Choix bibliographique
- Babitch, N.V., Babitch, M.V., Lapteva, T.A. Ekaterina II. Annotirovannaïa bibliografiïa poublikatsiï [Catherine II. Bibliographie annotée des écrits publiés]. Moscou, Rosspen, 2004.
- Carrère d'Encausse, Hélène. Catherine II: un âge d'or pour la Russie. Paris, Fayard, 2002.
- Davidenkoff, A. (dir.), Catherine II et l'Europe. Paris, Institut d'Études slaves, 1997.
- Madariaga, Isabel de. Russia in the age of Catherine the Great. London/New-Haven, Yale University Press, 1981.
- Raeff, Marc (dir.), Catherine the Great: a Profile. Londres, Macmillan, 1972.
Choix iconographique
- Lampi l'Ancien, Jean-Baptiste. Portrait de Catherine la Grande (huile sur toile), 1794. Saint-Pétersbourg, Musée de l'Ermitage -- Catherine II et l'Europe.
- Levitskiï Dimitri. Portrait de Catherine II au Temple de la déesse de la Justice (huile sur toile), 1783. Moscou, Galerie d'État Tretiakov.
Jugements
- «Si le sexe de Catherine-le-Grand lui eût permis l'activité d'un homme, qui peut tout voir par lui-même, se porter partout, entrer dans tous les détails, il n'y aurait pas un seul abus dans son empire. À la partie près de ces détails, elle fut sans doute plus grande que Pierre Ier [...] le rôle de l'impératrice allait le mieux à son visage, à sa démarche, à l'élévation de son âme, et à l'immensité de son génie aussi vaste que son empire. [...] Ses ouvrages frivoles, comme ses comédies, par exemple, avaient un but moral, comme la critique des voyageurs, des gens à la mode, des sectes et surtout des Martinistes, qu'elle croyait dangereux. [...] Il y a dans son style plus de clarté que de légèreté. Ses ouvrages sérieux sont profonds. [...] Mais les petites nuances, le charme des détails, le coloris, n'étaient pas son fort» (Prince de Ligne. Catherine II [1796], in Mémoires, lettres et pensées, Paris, François Bourin, 1989, p.760-761, 766).
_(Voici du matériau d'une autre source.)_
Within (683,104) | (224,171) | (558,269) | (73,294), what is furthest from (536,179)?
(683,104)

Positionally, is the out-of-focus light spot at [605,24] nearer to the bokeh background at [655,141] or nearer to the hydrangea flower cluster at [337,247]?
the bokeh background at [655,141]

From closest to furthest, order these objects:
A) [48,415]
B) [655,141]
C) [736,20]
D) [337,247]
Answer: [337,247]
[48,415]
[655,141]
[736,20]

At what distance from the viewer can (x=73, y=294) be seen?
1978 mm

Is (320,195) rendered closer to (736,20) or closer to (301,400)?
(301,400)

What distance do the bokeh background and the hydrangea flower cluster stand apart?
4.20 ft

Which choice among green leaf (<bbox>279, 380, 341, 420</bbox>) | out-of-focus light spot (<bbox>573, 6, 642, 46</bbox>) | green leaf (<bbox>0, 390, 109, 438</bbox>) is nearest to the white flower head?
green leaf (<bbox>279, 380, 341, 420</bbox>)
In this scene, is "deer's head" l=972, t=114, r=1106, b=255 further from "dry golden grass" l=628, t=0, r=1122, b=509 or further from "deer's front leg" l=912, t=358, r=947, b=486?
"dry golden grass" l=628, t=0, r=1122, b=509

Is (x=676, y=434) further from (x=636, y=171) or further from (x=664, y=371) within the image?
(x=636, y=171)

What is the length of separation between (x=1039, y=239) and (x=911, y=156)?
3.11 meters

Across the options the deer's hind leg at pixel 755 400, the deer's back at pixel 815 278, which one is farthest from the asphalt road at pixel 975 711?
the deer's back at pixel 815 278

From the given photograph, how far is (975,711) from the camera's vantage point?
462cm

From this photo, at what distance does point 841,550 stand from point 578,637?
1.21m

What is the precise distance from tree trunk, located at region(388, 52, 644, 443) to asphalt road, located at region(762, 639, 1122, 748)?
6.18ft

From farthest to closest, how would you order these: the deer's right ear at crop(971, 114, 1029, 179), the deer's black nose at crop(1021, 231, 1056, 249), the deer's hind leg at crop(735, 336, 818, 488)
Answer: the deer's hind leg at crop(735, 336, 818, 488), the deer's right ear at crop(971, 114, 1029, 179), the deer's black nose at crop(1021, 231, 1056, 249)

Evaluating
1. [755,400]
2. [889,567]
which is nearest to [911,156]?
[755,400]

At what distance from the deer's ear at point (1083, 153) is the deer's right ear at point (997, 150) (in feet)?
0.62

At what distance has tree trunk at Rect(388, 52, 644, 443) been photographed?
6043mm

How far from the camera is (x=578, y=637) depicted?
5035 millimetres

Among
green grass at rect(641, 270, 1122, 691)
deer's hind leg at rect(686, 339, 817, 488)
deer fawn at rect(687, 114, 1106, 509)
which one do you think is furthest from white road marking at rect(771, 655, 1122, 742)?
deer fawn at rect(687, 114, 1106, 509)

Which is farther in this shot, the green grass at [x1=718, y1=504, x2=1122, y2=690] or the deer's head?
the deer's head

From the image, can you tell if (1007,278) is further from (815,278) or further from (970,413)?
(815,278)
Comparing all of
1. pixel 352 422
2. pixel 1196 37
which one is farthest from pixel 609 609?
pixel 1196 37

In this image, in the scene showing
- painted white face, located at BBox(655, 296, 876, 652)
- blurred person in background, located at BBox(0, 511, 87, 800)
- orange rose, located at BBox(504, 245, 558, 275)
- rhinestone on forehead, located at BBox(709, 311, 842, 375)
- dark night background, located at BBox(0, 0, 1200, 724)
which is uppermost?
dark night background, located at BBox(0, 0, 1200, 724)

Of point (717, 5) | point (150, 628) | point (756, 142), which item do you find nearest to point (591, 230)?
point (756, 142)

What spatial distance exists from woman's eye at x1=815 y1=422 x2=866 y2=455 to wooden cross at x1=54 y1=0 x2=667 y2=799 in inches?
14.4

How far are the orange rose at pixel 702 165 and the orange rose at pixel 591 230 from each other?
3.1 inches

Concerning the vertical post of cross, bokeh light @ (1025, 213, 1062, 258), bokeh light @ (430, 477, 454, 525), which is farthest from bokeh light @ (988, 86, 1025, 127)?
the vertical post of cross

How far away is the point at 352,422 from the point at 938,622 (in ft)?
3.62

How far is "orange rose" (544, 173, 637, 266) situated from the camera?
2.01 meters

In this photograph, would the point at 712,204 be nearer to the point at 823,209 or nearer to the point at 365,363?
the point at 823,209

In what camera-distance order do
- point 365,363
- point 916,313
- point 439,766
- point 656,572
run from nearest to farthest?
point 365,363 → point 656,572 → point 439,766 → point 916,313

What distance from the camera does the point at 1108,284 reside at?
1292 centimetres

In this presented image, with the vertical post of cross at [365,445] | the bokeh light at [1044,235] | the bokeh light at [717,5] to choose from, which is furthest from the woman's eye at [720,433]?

- «Usurpatrice du trône qu'elle voulait conserver, elle fut obligée de caresser ses complices: ils avaient par leur crime acheté l'impunité. Etrangère dans l'empire où elle régnait, elle chercha à s'identifier avec la nation, en adoptant, en flattant même ses goûts et ses préjugés. Catherine sut quelquefois récompenser, elle ne sut jamais punir; et ce ne fut qu'en laissant abuser de son pouvoir qu'elle parvint à la conserver. Elle eut deux passions qui ne moururent qu'avec elle: son amour pour l'homme, qui dégénéra en libertinage, et son amour pour la gloire, qui dégénéra en vanité. La première de ses passions ne la domina jamais au point d'en faire une Messaline; mais elle prostitua souvent sa grandeur et son sexe: elle resta par habitude ce qu'elle avait été par tempérament. La seconde lui fit entreprendre des choses louables qui furent rarement achevées, et des guerres injustes qui lui laissent au moins cette espèce de gloire qu'on ne peut refuser aux grandes entreprises et aux heureux succès. La générosité de Catherine, l'éclat de son règne, la magnificence de sa cour, ses instituts, ses monuments, ses guerres, sont pour la Russie ce que le siècle de Louis XIV fut pour l'Europe» (C.-F.-P. Masson. Mémoires secret sur la Russie, et particulièrement sur la fin du règne de Catherine II et sur celui de Paul Ier, T. I, Paris, chez Levrault, Schoell et Compagnie, 1804, p. 81-82).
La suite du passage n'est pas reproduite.